Können Disney und Marvel die Kurve kriegen?

Ich wage mich schon ungesehen darauf zu versteifen, dass The Marvels das Kino nachhaltig revolutionieren wird. Und die ersten überschwänglichen Kritiken bestätigen mich in dieser Überzeugung!

Ein weiteres Meisterwerk aus dem Hause Disney, nach zuletzt innovativen und bahnbrechenden Produktionen wie Dr. Strange & Fake-Prof. X gefangen im Evil Dead-Remake, Egalna… Eternals, Black Panther 2: Die gähnende Langeweile oder Ant-Man…ach was soll’s, Paul Rudd ist ja irgendwie ein sympathischer Kerl.


Ja, ihr fragt euch zurecht: Woher kommt diese Häme? Was ist passiert, dass jemand so auf dem allseits beliebten Marvels Cinematic Universe herumtrampeln muss? Es sind doch so harmlose, so nette und witzige Filmchen, die einem den Alltag versüßen. Ist doch alles töfte im Land der kunterbunten Umhangträger.

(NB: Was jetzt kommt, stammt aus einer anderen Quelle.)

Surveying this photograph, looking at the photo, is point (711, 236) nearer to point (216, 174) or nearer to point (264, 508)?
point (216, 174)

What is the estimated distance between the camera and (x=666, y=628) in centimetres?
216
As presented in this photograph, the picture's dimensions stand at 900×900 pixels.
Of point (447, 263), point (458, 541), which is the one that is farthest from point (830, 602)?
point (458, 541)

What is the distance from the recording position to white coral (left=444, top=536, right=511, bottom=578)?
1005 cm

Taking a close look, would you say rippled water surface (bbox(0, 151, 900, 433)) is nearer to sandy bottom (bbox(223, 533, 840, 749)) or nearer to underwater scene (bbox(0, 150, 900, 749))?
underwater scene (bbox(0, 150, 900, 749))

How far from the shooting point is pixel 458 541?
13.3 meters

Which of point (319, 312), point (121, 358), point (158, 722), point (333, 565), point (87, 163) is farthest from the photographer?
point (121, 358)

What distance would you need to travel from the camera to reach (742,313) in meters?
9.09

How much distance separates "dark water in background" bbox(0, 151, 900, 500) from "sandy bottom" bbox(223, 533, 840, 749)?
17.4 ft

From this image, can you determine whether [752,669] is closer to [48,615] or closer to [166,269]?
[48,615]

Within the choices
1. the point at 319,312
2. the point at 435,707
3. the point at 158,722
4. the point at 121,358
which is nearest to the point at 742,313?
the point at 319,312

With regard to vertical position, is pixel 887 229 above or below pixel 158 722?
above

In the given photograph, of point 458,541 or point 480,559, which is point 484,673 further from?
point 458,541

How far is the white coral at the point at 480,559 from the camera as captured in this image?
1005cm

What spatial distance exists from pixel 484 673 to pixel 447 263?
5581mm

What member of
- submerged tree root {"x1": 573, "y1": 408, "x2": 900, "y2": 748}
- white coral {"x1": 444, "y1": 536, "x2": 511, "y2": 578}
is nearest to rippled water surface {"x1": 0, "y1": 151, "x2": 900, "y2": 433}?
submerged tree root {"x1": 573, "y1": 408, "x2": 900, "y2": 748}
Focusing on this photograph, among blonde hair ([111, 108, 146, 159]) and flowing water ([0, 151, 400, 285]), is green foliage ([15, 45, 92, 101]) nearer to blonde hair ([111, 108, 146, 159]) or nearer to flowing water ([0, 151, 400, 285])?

Lichtblicke in der Dunkelheit: Die wenigen Erfolge nach End Game

Ich gebe sehr gerne zu, ich habe das MCU bis zu einem gewissen Punkt sehr gerne geschaut. Natürlich gab es in dieser Franchise-Massenabfertigungsfabrik immer schon viele Gurken, aber immer noch wenig genug, dass man die guten Sachen genießen konnte. Der erste Guardians of the Galaxy zum Beispiel ist zu seiner Zeit ein so erfrischender und unverbrauchter Film gewesen.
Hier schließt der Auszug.